Question

How do you find the cube roots $\sqrt[3]{27}$?

Answer 1

Hint: We try to form the indices formula for the value 3. This is a cube root of 432. We find the prime factorisation of 27. Then we take one digit out of the three same number of primes. There will be no odd number of primes remaining in the root which can’t be taken out. We keep the cube root in its simplest form.

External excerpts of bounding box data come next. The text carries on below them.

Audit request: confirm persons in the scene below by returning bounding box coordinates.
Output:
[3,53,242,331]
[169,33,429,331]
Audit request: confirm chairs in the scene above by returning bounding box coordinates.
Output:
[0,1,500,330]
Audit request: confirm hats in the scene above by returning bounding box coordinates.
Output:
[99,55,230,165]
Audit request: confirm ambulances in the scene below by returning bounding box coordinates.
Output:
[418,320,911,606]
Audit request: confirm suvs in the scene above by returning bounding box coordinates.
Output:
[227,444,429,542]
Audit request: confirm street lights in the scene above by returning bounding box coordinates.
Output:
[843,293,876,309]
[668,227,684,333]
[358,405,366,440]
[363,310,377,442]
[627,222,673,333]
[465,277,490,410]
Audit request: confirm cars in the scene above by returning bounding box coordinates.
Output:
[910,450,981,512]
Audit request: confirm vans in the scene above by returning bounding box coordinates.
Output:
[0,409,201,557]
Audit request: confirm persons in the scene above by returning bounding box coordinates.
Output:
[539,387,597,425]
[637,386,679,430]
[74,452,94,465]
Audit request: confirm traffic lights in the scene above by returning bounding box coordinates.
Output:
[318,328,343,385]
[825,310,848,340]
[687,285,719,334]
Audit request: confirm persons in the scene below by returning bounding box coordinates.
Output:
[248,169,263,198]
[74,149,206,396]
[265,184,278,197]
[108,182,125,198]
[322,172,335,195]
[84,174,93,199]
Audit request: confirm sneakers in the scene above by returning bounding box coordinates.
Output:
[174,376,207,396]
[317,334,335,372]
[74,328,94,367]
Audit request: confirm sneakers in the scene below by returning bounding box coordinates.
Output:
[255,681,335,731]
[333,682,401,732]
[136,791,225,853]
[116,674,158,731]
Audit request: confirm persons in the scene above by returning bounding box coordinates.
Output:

Complete step by step answer:
We need to find the value of the algebraic form of $\sqrt[3]{27}$. This is a cube root form.
The given value is the form of indices. We are trying to find the root value of 27.
We know the theorem of indices \[{{a}^{\dfrac{1}{n}}}=\sqrt[n]{a}\]. Putting value 3 we get \[{{a}^{\dfrac{1}{3}}}=\sqrt[3]{a}\].
We need to find the prime factorisation of the given number 27.
$\begin{align}
  & 3\left| \!{\underline {\,
  27 \,}} \right. \\
 & 3\left| \!{\underline {\,
  9 \,}} \right. \\
 & 3\left| \!{\underline {\,
  3 \,}} \right. \\
 & 1\left| \!{\underline {\,
  1 \,}} \right. \\
\end{align}$
Therefore, \[27=3\times 3\times 3\].
For finding the cube root, we need to take one digit out of the three same number of primes.
This means in the cube root value of \[27=3\times 3\times 3\], we will take out one 3 from the multiplication.
So, $\sqrt[3]{27}=\sqrt[3]{3\times 3\times 3}=3$. Basically 27 is the cube of 3.
We can also use the theorem of indices \[{{\left( {{a}^{x}} \right)}^{y}}={{a}^{xy}}\]. We know that $27={{\left( 3 \right)}^{3}}$.
We need to find $\sqrt[3]{27}$ which gives $27={{\left( 3 \right)}^{3}}={{\left[ {{3}^{3}} \right]}^{\dfrac{1}{3}}}={{\left( 3 \right)}^{3\times \dfrac{1}{3}}}=3$.
Therefore, the value of $\sqrt[3]{27}$ is 3.

Note:
We can also use the variable form where we can take $x=\sqrt[3]{27}$. But we need to remember that we can’t use the cube on both sides of the equation $x=\sqrt[3]{27}$ as in that case we are taking two extra values as a root value. Then this linear equation becomes a cubic equation.